_Task to complete:_
Only the text of the records below belongs in the answer, copied exactly, with pictures omitted.
Content starts
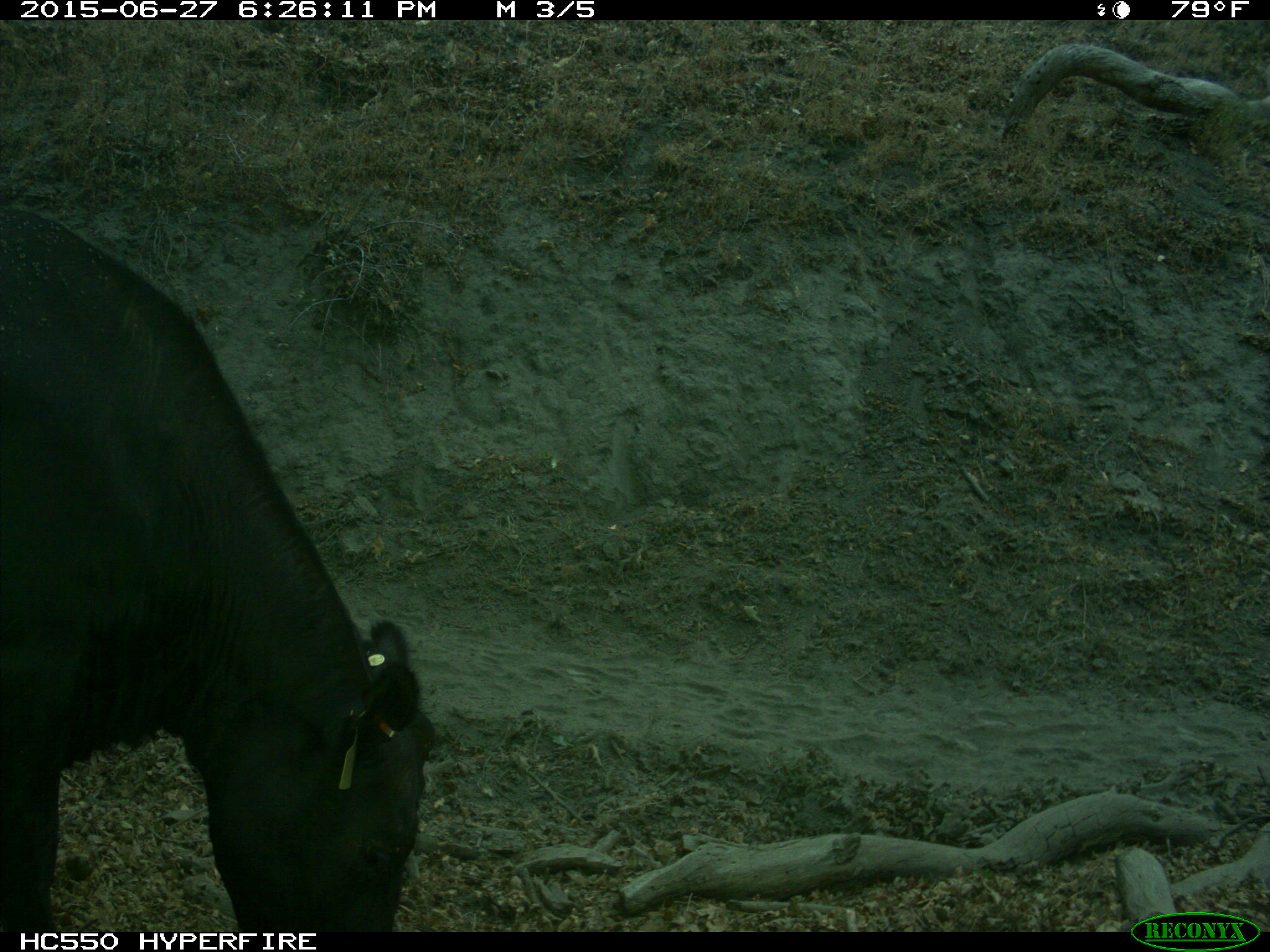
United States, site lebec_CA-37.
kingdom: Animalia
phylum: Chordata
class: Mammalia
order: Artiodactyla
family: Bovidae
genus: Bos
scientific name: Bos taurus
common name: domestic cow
Content ends
_Reply to the exercise:_
United States, site lebec_CA-37.
kingdom: Animalia
phylum: Chordata
class: Mammalia
order: Artiodactyla
family: Bovidae
genus: Bos
scientific name: Bos taurus
common name: domestic cow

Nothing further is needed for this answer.